One Year Later, States Better Prepared For Terror

By: - September 10, 2002 12:00 am

Are the states better prepared to handle a terrorist attack than they were one year ago when Al Queda hijackers turned four U.S. passenger jets into weapons that killed nearly 3,000 people?

Yes, but.

That’s the answer from the man who managed New York State’s response to the September 11 attacks on the World Trade Center.

“We’re better prepared now than we were then, because we understand some of the situations better,” state director Ed Jacoby said during a break at a meeting of emergency management officials here last week.

Debate in Congress over the shape of the proposed Department of Homeland Security is keeping new state-level initiatives on hold at a time when the states desperately need more federal aid to maintain existing projects, several officials said.
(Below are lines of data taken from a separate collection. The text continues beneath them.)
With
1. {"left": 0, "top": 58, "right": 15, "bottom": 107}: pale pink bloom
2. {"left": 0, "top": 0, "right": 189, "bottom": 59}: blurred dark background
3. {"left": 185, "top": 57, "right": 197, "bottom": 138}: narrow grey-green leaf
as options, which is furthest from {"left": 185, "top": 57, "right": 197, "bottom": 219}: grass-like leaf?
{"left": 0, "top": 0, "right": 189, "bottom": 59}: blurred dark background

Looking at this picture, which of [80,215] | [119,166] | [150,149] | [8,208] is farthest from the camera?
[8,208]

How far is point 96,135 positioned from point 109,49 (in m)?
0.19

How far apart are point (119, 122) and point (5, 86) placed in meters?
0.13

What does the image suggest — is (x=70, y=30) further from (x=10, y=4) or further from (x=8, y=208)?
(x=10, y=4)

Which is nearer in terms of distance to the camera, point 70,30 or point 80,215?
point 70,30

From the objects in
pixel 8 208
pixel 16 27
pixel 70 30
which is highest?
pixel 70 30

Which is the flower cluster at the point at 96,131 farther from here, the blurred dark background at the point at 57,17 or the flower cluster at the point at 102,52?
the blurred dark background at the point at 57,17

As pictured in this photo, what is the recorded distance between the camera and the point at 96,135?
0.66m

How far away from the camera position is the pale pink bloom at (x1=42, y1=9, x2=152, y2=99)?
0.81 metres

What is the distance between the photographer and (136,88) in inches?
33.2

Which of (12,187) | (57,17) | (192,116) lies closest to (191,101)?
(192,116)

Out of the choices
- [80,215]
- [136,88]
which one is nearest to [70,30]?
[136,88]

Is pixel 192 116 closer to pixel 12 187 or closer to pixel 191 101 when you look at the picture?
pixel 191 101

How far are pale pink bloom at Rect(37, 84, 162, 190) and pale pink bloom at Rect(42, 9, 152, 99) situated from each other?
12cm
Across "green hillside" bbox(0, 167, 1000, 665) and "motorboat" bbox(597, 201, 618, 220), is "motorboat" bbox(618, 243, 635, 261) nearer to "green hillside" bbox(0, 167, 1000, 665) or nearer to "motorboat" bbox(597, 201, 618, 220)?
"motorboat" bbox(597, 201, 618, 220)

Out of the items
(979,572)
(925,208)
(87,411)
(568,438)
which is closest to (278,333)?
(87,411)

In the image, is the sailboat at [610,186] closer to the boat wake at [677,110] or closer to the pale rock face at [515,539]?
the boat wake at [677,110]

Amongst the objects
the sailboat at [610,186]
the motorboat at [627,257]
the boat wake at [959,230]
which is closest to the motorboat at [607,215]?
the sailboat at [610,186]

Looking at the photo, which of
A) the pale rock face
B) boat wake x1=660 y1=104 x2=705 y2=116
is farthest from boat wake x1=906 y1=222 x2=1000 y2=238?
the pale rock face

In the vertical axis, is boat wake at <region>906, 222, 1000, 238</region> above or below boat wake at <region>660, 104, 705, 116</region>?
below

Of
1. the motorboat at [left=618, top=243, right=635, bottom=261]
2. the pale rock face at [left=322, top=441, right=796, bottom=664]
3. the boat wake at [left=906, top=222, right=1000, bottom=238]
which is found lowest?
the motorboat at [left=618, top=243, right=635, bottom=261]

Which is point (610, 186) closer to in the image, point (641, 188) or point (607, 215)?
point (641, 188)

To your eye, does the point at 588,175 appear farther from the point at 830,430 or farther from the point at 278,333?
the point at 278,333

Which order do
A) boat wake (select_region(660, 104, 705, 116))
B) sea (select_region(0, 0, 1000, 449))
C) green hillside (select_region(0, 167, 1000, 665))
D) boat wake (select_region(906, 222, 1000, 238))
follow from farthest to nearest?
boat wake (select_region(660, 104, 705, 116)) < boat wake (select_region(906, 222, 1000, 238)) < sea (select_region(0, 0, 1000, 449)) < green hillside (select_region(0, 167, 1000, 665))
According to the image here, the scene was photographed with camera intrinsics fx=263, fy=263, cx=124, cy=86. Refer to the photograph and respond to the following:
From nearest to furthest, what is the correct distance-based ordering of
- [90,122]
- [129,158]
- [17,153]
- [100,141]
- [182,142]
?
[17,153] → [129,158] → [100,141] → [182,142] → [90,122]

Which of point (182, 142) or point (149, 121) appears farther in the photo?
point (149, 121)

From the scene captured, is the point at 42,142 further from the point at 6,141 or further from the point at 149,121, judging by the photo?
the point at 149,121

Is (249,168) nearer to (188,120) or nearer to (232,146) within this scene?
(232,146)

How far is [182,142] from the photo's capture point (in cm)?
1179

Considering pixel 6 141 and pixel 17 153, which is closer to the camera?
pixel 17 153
Florida, for example, needs more money to complete its anti-terror strategy. Pennsylvania communities need help updating their disaster plans. Virginia lacks necessary state matching funds for a statewide emergency radio network. Indiana wants to finish outfitting and training thousands of state and local emergency response squads with protective suits. New York seeks qualified recruits for a robust citizen volunteer corps.

“I like to tell people I’m now working half-days and on call the other 12 hours of the day,” said Acting Director Don Keldsen of the Maryland Emergency Management Agency.

Keldsen tells a story repeated by colleagues in California, Georgia, Iowa, Pennsylvania and elsewhere. Officials have little or no new state money or personnel to prepare for another massive terrorist attack.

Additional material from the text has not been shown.